Reproduce the entire listing below verbatim, line for line, without changing anything.

━━━━━ STORED RECORDS

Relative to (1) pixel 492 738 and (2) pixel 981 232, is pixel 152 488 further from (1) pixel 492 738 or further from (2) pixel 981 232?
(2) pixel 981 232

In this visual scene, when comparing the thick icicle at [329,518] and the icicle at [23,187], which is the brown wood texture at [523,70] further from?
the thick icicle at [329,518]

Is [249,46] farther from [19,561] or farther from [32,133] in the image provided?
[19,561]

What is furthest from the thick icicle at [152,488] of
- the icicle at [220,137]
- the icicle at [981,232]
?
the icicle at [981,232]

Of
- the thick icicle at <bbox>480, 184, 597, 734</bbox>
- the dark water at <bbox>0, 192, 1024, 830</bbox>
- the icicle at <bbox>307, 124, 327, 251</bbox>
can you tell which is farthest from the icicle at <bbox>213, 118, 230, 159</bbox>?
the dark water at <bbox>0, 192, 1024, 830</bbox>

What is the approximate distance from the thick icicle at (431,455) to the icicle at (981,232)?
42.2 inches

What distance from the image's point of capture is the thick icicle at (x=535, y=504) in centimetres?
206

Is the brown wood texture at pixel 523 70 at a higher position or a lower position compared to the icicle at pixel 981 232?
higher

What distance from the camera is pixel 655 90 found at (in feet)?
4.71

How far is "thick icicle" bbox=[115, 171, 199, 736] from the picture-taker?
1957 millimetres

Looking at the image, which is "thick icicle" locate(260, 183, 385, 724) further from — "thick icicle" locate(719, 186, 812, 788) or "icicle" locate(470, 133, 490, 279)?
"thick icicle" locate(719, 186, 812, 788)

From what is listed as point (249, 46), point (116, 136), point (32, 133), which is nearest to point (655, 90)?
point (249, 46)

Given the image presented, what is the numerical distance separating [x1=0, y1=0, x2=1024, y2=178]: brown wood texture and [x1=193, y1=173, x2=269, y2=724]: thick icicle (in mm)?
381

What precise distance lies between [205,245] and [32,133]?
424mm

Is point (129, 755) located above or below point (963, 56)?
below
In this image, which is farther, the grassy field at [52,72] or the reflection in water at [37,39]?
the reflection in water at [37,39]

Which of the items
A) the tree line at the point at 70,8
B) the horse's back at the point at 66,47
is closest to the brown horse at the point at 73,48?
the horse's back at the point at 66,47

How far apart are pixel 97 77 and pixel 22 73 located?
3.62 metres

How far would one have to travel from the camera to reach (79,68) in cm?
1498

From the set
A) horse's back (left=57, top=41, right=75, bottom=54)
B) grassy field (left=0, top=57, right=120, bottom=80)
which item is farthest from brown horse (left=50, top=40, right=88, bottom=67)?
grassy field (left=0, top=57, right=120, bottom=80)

━━━━━━━━━━

- _TASK ANSWER_:
Relative to (1) pixel 492 738 and (2) pixel 981 232, is pixel 152 488 further from (1) pixel 492 738 or further from (2) pixel 981 232?
(2) pixel 981 232

In this visual scene, when comparing the thick icicle at [329,518] and the icicle at [23,187], which is the brown wood texture at [523,70] further from?
the thick icicle at [329,518]

Is [249,46] farther from [19,561] or farther from [32,133] in the image provided?
[19,561]

What is furthest from the thick icicle at [152,488] of
- the icicle at [220,137]
- the icicle at [981,232]
?
the icicle at [981,232]

Of
- the thick icicle at <bbox>480, 184, 597, 734</bbox>
- the dark water at <bbox>0, 192, 1024, 830</bbox>
- the icicle at <bbox>307, 124, 327, 251</bbox>
can you tell which is farthest from the icicle at <bbox>213, 118, 230, 159</bbox>?
the dark water at <bbox>0, 192, 1024, 830</bbox>

What is the approximate distance from the thick icicle at (431,455) to the icicle at (981,232)?
42.2 inches

What distance from the image's point of capture is the thick icicle at (x=535, y=504) in centimetres?
206

Is the brown wood texture at pixel 523 70 at a higher position or a lower position compared to the icicle at pixel 981 232?
higher

What distance from the camera is pixel 655 90 found at (in feet)?
4.71

How far is "thick icicle" bbox=[115, 171, 199, 736] from the picture-taker?
1957 millimetres

Looking at the image, which is "thick icicle" locate(260, 183, 385, 724) further from — "thick icicle" locate(719, 186, 812, 788) or "icicle" locate(470, 133, 490, 279)?
"thick icicle" locate(719, 186, 812, 788)

From what is listed as point (249, 46), point (116, 136), point (32, 133), which is nearest to point (655, 90)?
point (249, 46)

Given the image presented, what is the numerical distance separating [x1=0, y1=0, x2=1024, y2=178]: brown wood texture and [x1=193, y1=173, x2=269, y2=724]: thick icicle (in mm)?
381

What precise distance lies between [205,245] and [32,133]?
424mm

Is point (129, 755) located above or below point (963, 56)?
below
In this image, which is farther, the grassy field at [52,72] or the reflection in water at [37,39]?
the reflection in water at [37,39]

Which of the items
A) the tree line at the point at 70,8
B) the horse's back at the point at 66,47
is closest to the brown horse at the point at 73,48?
the horse's back at the point at 66,47

How far apart are pixel 97 77 and pixel 22 73 located?
3.62 metres

How far would one have to travel from the camera to reach (79,68) in cm?
1498

From the set
A) horse's back (left=57, top=41, right=75, bottom=54)
B) grassy field (left=0, top=57, right=120, bottom=80)
which item is farthest from brown horse (left=50, top=40, right=88, bottom=67)?
grassy field (left=0, top=57, right=120, bottom=80)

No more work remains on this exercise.